_Work required_: A faithful copy of the listing below is required.

_Material provided_:
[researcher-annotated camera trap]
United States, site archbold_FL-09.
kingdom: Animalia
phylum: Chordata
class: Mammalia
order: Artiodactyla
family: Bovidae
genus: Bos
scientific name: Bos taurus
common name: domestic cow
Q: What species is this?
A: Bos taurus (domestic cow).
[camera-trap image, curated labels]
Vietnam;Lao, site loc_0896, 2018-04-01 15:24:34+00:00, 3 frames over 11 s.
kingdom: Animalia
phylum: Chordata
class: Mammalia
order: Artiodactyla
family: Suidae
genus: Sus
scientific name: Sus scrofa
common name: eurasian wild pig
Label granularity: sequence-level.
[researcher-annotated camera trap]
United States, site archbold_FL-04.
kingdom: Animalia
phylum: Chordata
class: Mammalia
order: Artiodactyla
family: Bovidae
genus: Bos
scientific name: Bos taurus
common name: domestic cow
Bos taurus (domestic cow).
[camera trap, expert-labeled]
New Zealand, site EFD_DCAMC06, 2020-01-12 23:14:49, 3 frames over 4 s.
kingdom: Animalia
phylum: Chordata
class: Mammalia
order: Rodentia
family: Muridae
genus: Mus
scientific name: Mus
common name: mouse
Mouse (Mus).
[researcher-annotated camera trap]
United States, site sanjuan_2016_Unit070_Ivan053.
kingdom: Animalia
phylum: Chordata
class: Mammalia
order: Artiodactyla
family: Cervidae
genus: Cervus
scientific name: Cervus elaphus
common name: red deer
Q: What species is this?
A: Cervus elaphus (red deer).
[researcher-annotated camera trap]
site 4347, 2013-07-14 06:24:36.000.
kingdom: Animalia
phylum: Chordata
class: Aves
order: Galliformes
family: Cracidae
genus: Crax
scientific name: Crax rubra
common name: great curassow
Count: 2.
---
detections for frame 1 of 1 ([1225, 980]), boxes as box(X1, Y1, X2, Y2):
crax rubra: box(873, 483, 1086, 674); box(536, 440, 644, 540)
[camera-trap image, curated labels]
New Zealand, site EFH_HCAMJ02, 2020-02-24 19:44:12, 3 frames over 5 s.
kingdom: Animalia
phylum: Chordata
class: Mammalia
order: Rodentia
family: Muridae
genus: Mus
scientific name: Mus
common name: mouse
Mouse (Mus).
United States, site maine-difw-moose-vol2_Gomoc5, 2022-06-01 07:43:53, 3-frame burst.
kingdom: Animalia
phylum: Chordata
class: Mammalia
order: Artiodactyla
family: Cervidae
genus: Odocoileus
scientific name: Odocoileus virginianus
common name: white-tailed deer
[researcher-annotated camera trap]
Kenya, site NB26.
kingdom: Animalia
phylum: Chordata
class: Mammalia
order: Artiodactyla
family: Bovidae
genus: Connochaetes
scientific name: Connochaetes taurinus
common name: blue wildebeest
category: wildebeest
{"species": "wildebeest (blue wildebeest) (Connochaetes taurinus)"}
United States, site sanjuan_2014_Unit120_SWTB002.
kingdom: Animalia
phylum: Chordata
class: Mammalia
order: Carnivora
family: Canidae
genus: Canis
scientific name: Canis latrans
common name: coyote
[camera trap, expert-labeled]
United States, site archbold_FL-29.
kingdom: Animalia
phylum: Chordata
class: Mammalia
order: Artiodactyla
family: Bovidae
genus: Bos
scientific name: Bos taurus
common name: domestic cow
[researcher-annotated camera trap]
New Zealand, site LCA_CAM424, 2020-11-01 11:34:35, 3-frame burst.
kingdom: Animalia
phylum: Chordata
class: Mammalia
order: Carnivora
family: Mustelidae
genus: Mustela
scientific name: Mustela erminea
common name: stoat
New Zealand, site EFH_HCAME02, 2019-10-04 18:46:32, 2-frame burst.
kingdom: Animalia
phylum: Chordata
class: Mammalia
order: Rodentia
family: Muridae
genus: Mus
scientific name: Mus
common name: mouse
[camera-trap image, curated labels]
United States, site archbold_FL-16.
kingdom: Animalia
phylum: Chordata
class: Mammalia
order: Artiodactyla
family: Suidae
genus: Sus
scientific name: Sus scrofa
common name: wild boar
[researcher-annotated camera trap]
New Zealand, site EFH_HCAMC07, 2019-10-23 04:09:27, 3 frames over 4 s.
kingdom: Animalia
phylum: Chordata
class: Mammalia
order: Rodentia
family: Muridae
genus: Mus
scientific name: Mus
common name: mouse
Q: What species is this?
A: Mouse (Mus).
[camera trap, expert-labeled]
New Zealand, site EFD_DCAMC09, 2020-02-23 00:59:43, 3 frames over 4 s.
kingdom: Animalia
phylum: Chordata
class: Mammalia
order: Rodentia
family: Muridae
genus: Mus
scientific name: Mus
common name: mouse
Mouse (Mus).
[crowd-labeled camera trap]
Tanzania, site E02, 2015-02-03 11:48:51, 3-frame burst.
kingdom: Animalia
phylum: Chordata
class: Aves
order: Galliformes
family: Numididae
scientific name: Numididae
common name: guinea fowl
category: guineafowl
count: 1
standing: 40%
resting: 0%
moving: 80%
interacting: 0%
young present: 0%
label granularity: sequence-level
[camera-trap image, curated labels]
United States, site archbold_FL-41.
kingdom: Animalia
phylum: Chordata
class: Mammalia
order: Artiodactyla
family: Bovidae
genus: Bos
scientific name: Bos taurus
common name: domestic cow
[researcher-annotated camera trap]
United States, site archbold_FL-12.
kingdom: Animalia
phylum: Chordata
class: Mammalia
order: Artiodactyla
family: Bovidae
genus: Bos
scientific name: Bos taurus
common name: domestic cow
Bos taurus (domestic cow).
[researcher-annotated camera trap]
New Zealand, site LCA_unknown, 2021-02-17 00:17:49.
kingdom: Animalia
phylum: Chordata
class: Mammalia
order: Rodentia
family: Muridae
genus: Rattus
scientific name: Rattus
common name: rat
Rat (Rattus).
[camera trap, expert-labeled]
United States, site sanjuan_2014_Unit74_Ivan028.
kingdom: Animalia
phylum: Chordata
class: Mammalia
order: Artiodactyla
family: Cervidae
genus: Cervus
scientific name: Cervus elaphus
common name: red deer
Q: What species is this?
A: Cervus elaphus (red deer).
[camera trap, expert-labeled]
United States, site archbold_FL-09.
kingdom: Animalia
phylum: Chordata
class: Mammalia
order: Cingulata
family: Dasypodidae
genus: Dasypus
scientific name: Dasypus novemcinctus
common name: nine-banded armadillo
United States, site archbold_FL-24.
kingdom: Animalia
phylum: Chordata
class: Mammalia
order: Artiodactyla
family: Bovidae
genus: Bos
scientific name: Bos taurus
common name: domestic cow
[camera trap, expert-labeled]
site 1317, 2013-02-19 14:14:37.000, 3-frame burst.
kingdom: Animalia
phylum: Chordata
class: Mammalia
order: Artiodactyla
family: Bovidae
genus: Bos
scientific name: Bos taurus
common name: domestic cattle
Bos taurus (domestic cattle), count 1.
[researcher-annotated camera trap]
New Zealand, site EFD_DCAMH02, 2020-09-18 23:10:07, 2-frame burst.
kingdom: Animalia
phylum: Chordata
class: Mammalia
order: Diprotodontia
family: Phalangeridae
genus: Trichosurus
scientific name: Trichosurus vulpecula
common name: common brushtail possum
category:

_Problem solution_:
[researcher-annotated camera trap]
United States, site archbold_FL-09.
kingdom: Animalia
phylum: Chordata
class: Mammalia
order: Artiodactyla
family: Bovidae
genus: Bos
scientific name: Bos taurus
common name: domestic cow
Q: What species is this?
A: Bos taurus (domestic cow).
[camera-trap image, curated labels]
Vietnam;Lao, site loc_0896, 2018-04-01 15:24:34+00:00, 3 frames over 11 s.
kingdom: Animalia
phylum: Chordata
class: Mammalia
order: Artiodactyla
family: Suidae
genus: Sus
scientific name: Sus scrofa
common name: eurasian wild pig
Label granularity: sequence-level.
[researcher-annotated camera trap]
United States, site archbold_FL-04.
kingdom: Animalia
phylum: Chordata
class: Mammalia
order: Artiodactyla
family: Bovidae
genus: Bos
scientific name: Bos taurus
common name: domestic cow
Bos taurus (domestic cow).
[camera trap, expert-labeled]
New Zealand, site EFD_DCAMC06, 2020-01-12 23:14:49, 3 frames over 4 s.
kingdom: Animalia
phylum: Chordata
class: Mammalia
order: Rodentia
family: Muridae
genus: Mus
scientific name: Mus
common name: mouse
Mouse (Mus).
[researcher-annotated camera trap]
United States, site sanjuan_2016_Unit070_Ivan053.
kingdom: Animalia
phylum: Chordata
class: Mammalia
order: Artiodactyla
family: Cervidae
genus: Cervus
scientific name: Cervus elaphus
common name: red deer
Q: What species is this?
A: Cervus elaphus (red deer).
[researcher-annotated camera trap]
site 4347, 2013-07-14 06:24:36.000.
kingdom: Animalia
phylum: Chordata
class: Aves
order: Galliformes
family: Cracidae
genus: Crax
scientific name: Crax rubra
common name: great curassow
Count: 2.
---
detections for frame 1 of 1 ([1225, 980]), boxes as box(X1, Y1, X2, Y2):
crax rubra: box(873, 483, 1086, 674); box(536, 440, 644, 540)
[camera-trap image, curated labels]
New Zealand, site EFH_HCAMJ02, 2020-02-24 19:44:12, 3 frames over 5 s.
kingdom: Animalia
phylum: Chordata
class: Mammalia
order: Rodentia
family: Muridae
genus: Mus
scientific name: Mus
common name: mouse
Mouse (Mus).
United States, site maine-difw-moose-vol2_Gomoc5, 2022-06-01 07:43:53, 3-frame burst.
kingdom: Animalia
phylum: Chordata
class: Mammalia
order: Artiodactyla
family: Cervidae
genus: Odocoileus
scientific name: Odocoileus virginianus
common name: white-tailed deer
[researcher-annotated camera trap]
Kenya, site NB26.
kingdom: Animalia
phylum: Chordata
class: Mammalia
order: Artiodactyla
family: Bovidae
genus: Connochaetes
scientific name: Connochaetes taurinus
common name: blue wildebeest
category: wildebeest
{"species": "wildebeest (blue wildebeest) (Connochaetes taurinus)"}
United States, site sanjuan_2014_Unit120_SWTB002.
kingdom: Animalia
phylum: Chordata
class: Mammalia
order: Carnivora
family: Canidae
genus: Canis
scientific name: Canis latrans
common name: coyote
[camera trap, expert-labeled]
United States, site archbold_FL-29.
kingdom: Animalia
phylum: Chordata
class: Mammalia
order: Artiodactyla
family: Bovidae
genus: Bos
scientific name: Bos taurus
common name: domestic cow
[researcher-annotated camera trap]
New Zealand, site LCA_CAM424, 2020-11-01 11:34:35, 3-frame burst.
kingdom: Animalia
phylum: Chordata
class: Mammalia
order: Carnivora
family: Mustelidae
genus: Mustela
scientific name: Mustela erminea
common name: stoat
New Zealand, site EFH_HCAME02, 2019-10-04 18:46:32, 2-frame burst.
kingdom: Animalia
phylum: Chordata
class: Mammalia
order: Rodentia
family: Muridae
genus: Mus
scientific name: Mus
common name: mouse
[camera-trap image, curated labels]
United States, site archbold_FL-16.
kingdom: Animalia
phylum: Chordata
class: Mammalia
order: Artiodactyla
family: Suidae
genus: Sus
scientific name: Sus scrofa
common name: wild boar
[researcher-annotated camera trap]
New Zealand, site EFH_HCAMC07, 2019-10-23 04:09:27, 3 frames over 4 s.
kingdom: Animalia
phylum: Chordata
class: Mammalia
order: Rodentia
family: Muridae
genus: Mus
scientific name: Mus
common name: mouse
Q: What species is this?
A: Mouse (Mus).
[camera trap, expert-labeled]
New Zealand, site EFD_DCAMC09, 2020-02-23 00:59:43, 3 frames over 4 s.
kingdom: Animalia
phylum: Chordata
class: Mammalia
order: Rodentia
family: Muridae
genus: Mus
scientific name: Mus
common name: mouse
Mouse (Mus).
[crowd-labeled camera trap]
Tanzania, site E02, 2015-02-03 11:48:51, 3-frame burst.
kingdom: Animalia
phylum: Chordata
class: Aves
order: Galliformes
family: Numididae
scientific name: Numididae
common name: guinea fowl
category: guineafowl
count: 1
standing: 40%
resting: 0%
moving: 80%
interacting: 0%
young present: 0%
label granularity: sequence-level
[camera-trap image, curated labels]
United States, site archbold_FL-41.
kingdom: Animalia
phylum: Chordata
class: Mammalia
order: Artiodactyla
family: Bovidae
genus: Bos
scientific name: Bos taurus
common name: domestic cow
[researcher-annotated camera trap]
United States, site archbold_FL-12.
kingdom: Animalia
phylum: Chordata
class: Mammalia
order: Artiodactyla
family: Bovidae
genus: Bos
scientific name: Bos taurus
common name: domestic cow
Bos taurus (domestic cow).
[researcher-annotated camera trap]
New Zealand, site LCA_unknown, 2021-02-17 00:17:49.
kingdom: Animalia
phylum: Chordata
class: Mammalia
order: Rodentia
family: Muridae
genus: Rattus
scientific name: Rattus
common name: rat
Rat (Rattus).
[camera trap, expert-labeled]
United States, site sanjuan_2014_Unit74_Ivan028.
kingdom: Animalia
phylum: Chordata
class: Mammalia
order: Artiodactyla
family: Cervidae
genus: Cervus
scientific name: Cervus elaphus
common name: red deer
Q: What species is this?
A: Cervus elaphus (red deer).
[camera trap, expert-labeled]
United States, site archbold_FL-09.
kingdom: Animalia
phylum: Chordata
class: Mammalia
order: Cingulata
family: Dasypodidae
genus: Dasypus
scientific name: Dasypus novemcinctus
common name: nine-banded armadillo
United States, site archbold_FL-24.
kingdom: Animalia
phylum: Chordata
class: Mammalia
order: Artiodactyla
family: Bovidae
genus: Bos
scientific name: Bos taurus
common name: domestic cow
[camera trap, expert-labeled]
site 1317, 2013-02-19 14:14:37.000, 3-frame burst.
kingdom: Animalia
phylum: Chordata
class: Mammalia
order: Artiodactyla
family: Bovidae
genus: Bos
scientific name: Bos taurus
common name: domestic cattle
Bos taurus (domestic cattle), count 1.
[researcher-annotated camera trap]
New Zealand, site EFD_DCAMH02, 2020-09-18 23:10:07, 2-frame burst.
kingdom: Animalia
phylum: Chordata
class: Mammalia
order: Diprotodontia
family: Phalangeridae
genus: Trichosurus
scientific name: Trichosurus vulpecula
common name: common brushtail possum
category:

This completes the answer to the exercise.